Source excerpt:
##############################

He then collected a contingency sample of lunar soil from the vicinity of the LM ladder. He reported that although loose material created a soft surface, as he dug down six or eight inches he encountered very hard, cohesive material.

The commander then photographed the lunar module pilot as he exited at 109:37:57 and descended to the lunar surface at 109:43:16.

Following the LMP’s descent to the surface, the crew unveiled a plaque mounted on the strut behind the ladder, and read its inscription to their worldwide television audience. The plaque read:

HERE MEN FROM THE PLANET EARTH

FIRST SET FOOT UPON THE MOON

JULY 1969, A.D.

WE CAME IN PEACE FOR ALL MANKIND.

The plaque featured the signatures of the three Apollo crew members and President Richard M. Nixon. Next, the commander removed the television camera from the descent stage, obtained a panorama, and placed the camera on its tripod in position to view the subsequent surface extravehicular operations.

The lunar module pilot deployed the solar wind composition experiment on the lunar surface in direct sunlight and to the north of the LM as planned.

At 110:09:43, the pair erected a three-by-five-foot United States flag on an eight-foot aluminum staff. A conversation between President Richard M. Nixon and the LM crew was held at 110:16:30. The conversation originated from the White House and included congratulations and good wishes.

During the environmental evaluation, the lunar module pilot indicated that he had to be careful of his center of mass in maintaining balance. He noted that the LM shadow had no significant effect on his backpack temperature. He also noted that his agility was better than expected and that he was able to move about with great ease. Both crew members indicated that their mobility throughout this period exceeded all expectations. Also, indications were that metabolic rates were much lower than pre-mission estimates.

The commander collected a bulk sample, consisting of assorted surface material and rock chunks, and placed them in a sample return container. The crew then inspected the LM, finding the quads, struts, skirts, and antennas in satisfactory condition.

##############################

Extracted records:
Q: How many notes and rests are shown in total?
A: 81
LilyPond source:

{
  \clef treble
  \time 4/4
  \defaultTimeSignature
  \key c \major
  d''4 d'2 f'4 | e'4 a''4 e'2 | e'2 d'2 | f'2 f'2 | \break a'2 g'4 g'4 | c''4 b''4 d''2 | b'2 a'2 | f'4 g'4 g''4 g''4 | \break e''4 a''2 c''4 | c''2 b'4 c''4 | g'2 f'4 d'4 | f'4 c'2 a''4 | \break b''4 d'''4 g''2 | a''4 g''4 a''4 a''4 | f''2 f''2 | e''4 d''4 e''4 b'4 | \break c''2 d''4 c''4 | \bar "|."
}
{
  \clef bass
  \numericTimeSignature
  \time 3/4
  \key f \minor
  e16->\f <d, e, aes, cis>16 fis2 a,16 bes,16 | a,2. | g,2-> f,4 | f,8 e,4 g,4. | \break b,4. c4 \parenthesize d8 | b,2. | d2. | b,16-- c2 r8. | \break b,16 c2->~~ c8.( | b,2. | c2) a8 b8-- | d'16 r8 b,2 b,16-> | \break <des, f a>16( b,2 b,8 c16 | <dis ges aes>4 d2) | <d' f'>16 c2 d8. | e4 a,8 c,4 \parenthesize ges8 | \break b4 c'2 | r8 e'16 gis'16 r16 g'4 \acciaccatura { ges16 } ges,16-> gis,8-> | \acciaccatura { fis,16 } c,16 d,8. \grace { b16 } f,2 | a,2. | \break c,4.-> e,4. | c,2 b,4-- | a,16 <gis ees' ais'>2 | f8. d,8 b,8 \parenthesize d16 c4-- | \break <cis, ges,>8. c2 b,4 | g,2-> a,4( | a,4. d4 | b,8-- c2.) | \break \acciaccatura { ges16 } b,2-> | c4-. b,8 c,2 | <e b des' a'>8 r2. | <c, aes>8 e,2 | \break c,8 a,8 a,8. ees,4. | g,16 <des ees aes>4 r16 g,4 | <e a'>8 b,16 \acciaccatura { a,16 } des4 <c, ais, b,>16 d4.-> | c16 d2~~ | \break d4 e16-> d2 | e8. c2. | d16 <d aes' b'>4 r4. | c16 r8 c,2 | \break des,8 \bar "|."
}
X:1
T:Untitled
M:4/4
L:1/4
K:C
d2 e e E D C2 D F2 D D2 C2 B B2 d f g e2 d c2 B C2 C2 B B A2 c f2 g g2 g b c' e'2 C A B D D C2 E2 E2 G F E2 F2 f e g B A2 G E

##############################

Task set:
**a.** In the lunar surface account, what were the dimensions of the United States flag the crew erected?
**b.** Pick up the lunar surface account after its final sentence and carry it on.

Answers below:
**a.** Three by five feet.

**b.**
The passive seismic experiment package and laser ranging retroreflector were deployed south of the LM. Excellent PSEP data were obtained, including detection of the crew walking on the surface and later their movements inside the LM. The crew then collected more lunar samples, two core samples and about 20 pounds of discretely selected material. The LMP had to exert considerable force to drive the core tubes six to eight inches into the lunar surface.

The solar wind experiment was recovered after 1 hour 17 minutes exposure. The transfer of lunar sample containers to the LM began at 111:23. The crew entered the LM and closed the hatch at 111:39:13, thus ending the first human exploration of the Moon. The total time spent outside the LM was 2 hours 31 minutes 40 seconds; the total distance traveled was about 3,300 feet (1 km); and the collected samples totaled 47.51 pounds (21.55 kg).[2] The farthest point traveled from the LM was 200 feet (60 m), when the commander visited a crater 108 feet in diameter (33 m) near the end of the extravehicular period.

Ignition of the ascent stage engine for liftoff occurred at 17:54:00 GMT on 21 July at 124:22:00.79. The LM had been on the lunar surface for 21 hours 36 minutes 20.9 seconds. An orbit of 48.0 by 9.4 n mi was achieved at 124:29:15.67, 434.88 seconds after liftoff.

Several rendezvous sequence maneuvers were required before docking could occur 3.5 hours later. A 47.0-second coelliptic orbit maneuver at 125:19:35 raised the orbit to 49.3 by 45.7 n mi. A 17.8-second constant delta height maneuver at 126:17:49.6 lowered the orbit to 47.4 by 42.1 n mi. A 22.7-second terminal phase initiate maneuver at 127:03:51.8 brought the ascent stage to an orbit of 61.7 by 43.7 n mi. The 28.4-second terminal phase maneuver at 127:46:09.8 finalized the orbit at 63.0 by 56.5 for docking of the ascent stage and the CSM at 128:03:00.0. The two craft had been undocked for exactly 27 hours 51 minutes.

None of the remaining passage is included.